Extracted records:

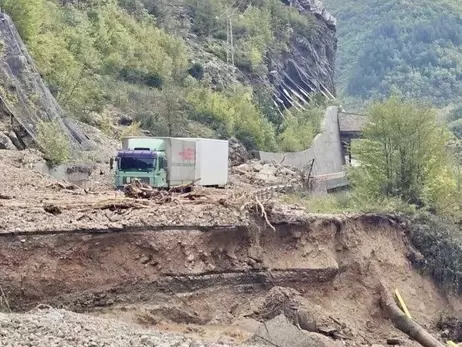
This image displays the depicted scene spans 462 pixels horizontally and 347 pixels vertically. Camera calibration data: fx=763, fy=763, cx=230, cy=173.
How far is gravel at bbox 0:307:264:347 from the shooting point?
40.9 ft

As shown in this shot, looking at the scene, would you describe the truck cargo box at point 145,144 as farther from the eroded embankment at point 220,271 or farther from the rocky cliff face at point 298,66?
the rocky cliff face at point 298,66

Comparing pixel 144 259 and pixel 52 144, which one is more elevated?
pixel 52 144

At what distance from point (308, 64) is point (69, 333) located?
279 feet

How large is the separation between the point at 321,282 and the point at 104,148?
2296 centimetres

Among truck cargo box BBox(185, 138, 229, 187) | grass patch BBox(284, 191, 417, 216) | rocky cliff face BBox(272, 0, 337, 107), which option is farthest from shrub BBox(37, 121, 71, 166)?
rocky cliff face BBox(272, 0, 337, 107)

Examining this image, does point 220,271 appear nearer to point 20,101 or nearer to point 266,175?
point 20,101

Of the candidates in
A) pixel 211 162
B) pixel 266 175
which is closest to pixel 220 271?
pixel 211 162

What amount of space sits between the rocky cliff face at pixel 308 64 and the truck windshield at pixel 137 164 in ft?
177

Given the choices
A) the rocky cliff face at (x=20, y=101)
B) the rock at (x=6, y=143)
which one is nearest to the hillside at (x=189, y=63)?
the rocky cliff face at (x=20, y=101)

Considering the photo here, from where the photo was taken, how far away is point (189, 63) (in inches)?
2938

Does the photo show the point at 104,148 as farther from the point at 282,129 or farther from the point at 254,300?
the point at 282,129

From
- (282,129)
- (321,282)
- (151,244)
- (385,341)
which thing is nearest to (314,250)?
(321,282)

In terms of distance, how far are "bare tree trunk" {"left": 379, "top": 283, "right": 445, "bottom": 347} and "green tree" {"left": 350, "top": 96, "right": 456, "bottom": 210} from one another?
808 cm

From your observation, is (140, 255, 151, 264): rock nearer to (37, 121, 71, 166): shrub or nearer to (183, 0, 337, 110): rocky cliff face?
(37, 121, 71, 166): shrub
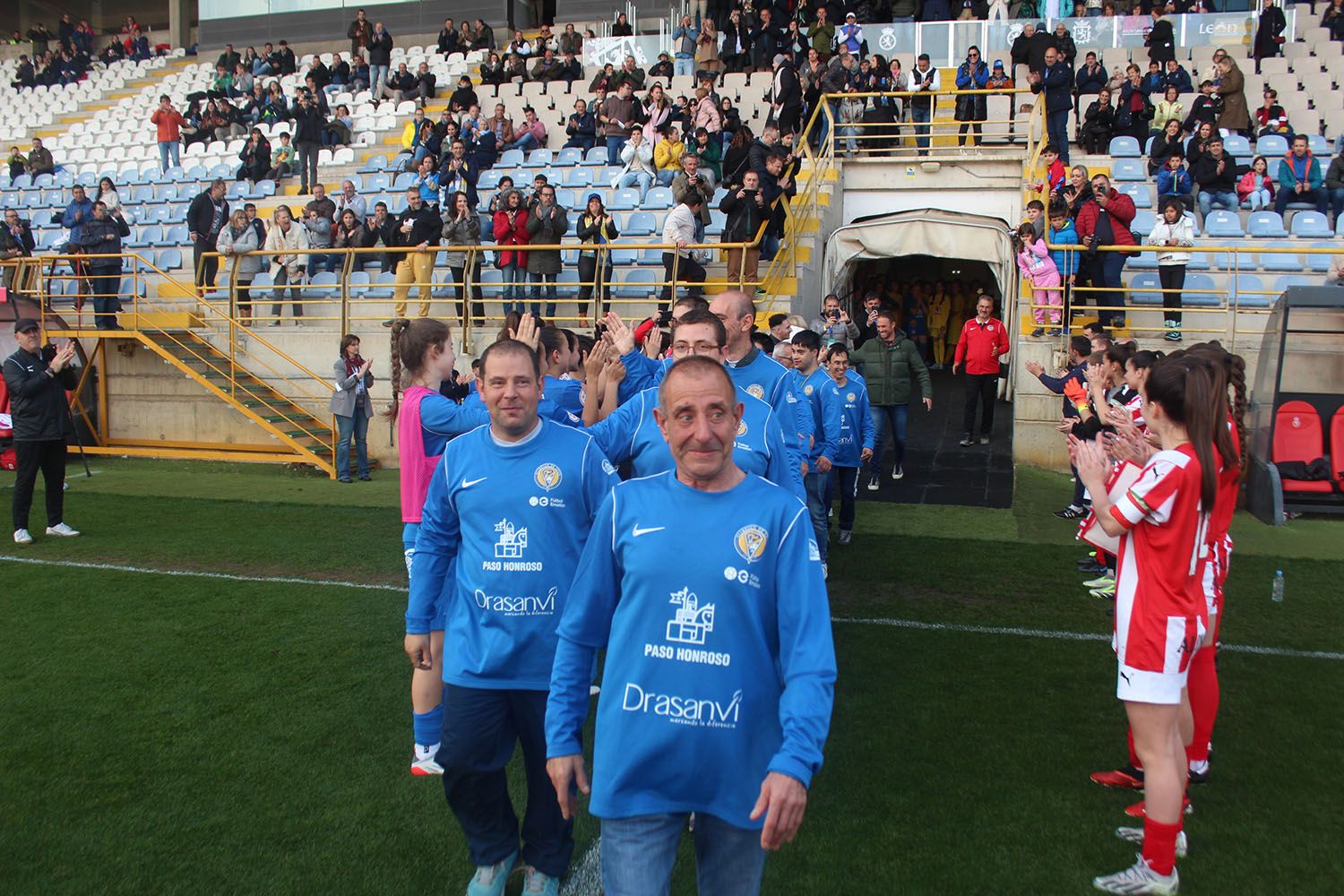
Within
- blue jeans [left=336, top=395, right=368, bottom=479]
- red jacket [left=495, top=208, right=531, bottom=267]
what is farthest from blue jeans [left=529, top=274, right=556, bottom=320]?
blue jeans [left=336, top=395, right=368, bottom=479]

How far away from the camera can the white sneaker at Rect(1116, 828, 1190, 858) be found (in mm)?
4078

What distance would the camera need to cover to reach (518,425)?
3.68 metres

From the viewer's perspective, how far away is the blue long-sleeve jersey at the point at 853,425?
9.42m

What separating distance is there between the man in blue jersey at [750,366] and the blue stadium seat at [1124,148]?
531 inches

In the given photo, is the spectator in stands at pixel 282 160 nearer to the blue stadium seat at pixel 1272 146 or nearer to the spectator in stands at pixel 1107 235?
the spectator in stands at pixel 1107 235

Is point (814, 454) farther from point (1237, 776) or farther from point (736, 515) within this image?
point (736, 515)

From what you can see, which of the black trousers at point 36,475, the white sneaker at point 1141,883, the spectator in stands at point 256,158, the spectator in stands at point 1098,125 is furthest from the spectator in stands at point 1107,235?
the spectator in stands at point 256,158

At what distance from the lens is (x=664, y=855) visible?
2.64 m

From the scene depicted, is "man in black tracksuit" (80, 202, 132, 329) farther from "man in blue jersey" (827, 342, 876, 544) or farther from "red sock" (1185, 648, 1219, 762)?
"red sock" (1185, 648, 1219, 762)

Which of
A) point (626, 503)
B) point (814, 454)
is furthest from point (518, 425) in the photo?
point (814, 454)

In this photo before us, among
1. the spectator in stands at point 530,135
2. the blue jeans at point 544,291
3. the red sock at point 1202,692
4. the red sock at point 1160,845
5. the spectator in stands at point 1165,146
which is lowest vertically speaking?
the red sock at point 1160,845

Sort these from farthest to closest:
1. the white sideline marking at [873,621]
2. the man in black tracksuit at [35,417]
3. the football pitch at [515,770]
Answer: the man in black tracksuit at [35,417] < the white sideline marking at [873,621] < the football pitch at [515,770]

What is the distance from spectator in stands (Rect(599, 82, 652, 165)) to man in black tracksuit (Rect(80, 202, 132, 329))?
7856mm

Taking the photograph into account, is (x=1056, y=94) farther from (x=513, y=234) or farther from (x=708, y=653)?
(x=708, y=653)
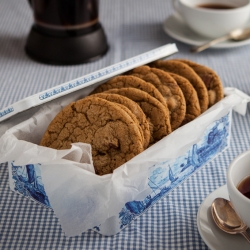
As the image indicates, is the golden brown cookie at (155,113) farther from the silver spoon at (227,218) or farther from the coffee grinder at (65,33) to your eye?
the coffee grinder at (65,33)

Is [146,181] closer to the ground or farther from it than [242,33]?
farther from it

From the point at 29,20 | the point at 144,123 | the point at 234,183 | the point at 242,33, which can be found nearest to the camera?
the point at 234,183

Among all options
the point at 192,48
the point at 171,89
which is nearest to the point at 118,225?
the point at 171,89

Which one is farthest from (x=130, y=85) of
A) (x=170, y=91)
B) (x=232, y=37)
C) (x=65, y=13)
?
(x=232, y=37)

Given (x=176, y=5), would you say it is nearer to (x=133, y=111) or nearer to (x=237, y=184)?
(x=133, y=111)

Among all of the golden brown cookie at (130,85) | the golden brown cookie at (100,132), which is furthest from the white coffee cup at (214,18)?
the golden brown cookie at (100,132)

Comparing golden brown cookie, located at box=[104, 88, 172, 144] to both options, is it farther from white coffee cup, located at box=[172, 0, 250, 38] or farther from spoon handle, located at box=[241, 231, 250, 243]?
white coffee cup, located at box=[172, 0, 250, 38]

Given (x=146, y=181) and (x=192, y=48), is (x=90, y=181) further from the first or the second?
(x=192, y=48)

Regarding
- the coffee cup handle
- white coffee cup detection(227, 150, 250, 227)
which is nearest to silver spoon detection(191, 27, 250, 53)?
the coffee cup handle
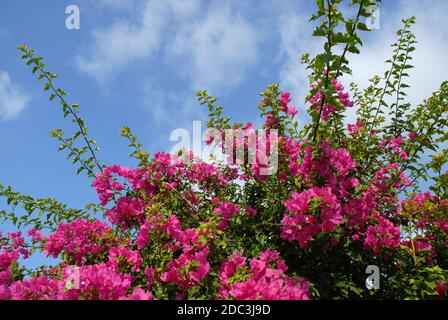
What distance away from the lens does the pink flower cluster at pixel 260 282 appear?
2.01 m

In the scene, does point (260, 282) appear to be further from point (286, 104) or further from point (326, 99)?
point (286, 104)

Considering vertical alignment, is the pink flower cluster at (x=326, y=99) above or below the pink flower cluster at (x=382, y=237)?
above

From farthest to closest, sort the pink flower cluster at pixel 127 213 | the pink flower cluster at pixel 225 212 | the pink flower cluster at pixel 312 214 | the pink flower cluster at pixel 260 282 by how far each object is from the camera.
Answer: the pink flower cluster at pixel 127 213 < the pink flower cluster at pixel 225 212 < the pink flower cluster at pixel 312 214 < the pink flower cluster at pixel 260 282

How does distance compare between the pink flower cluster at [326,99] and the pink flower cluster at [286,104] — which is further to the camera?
the pink flower cluster at [286,104]

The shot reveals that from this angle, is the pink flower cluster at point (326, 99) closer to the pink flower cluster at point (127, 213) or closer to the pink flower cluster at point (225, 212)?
the pink flower cluster at point (225, 212)

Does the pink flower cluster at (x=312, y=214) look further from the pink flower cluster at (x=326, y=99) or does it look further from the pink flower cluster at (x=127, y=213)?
the pink flower cluster at (x=127, y=213)

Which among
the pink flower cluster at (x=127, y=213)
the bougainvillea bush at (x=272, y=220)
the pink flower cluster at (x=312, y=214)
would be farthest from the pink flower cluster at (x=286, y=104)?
the pink flower cluster at (x=127, y=213)

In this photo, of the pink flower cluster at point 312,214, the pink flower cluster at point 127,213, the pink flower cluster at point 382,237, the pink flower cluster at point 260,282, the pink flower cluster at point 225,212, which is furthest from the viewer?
the pink flower cluster at point 127,213

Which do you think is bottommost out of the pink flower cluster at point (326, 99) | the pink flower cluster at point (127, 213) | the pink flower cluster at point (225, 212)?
the pink flower cluster at point (225, 212)

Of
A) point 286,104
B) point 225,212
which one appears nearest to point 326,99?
point 286,104

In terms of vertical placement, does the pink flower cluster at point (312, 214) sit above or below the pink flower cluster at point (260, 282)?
above

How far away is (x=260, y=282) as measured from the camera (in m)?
2.06

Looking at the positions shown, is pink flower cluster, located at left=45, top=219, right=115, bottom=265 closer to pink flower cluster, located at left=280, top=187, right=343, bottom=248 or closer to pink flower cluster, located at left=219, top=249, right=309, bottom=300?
pink flower cluster, located at left=219, top=249, right=309, bottom=300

◆ THE TASK
Copy the data word for word, starting at the line with "How far away is (x=260, y=282)" and continuing through the last line.

◆ OUTPUT FOR THIS TASK
How far away is (x=260, y=282) as measured from the camera (in m)?
2.06

Looking at the positions shown, is pink flower cluster, located at left=45, top=219, right=115, bottom=265 closer to pink flower cluster, located at left=280, top=187, right=343, bottom=248 or closer to pink flower cluster, located at left=219, top=249, right=309, bottom=300?
pink flower cluster, located at left=219, top=249, right=309, bottom=300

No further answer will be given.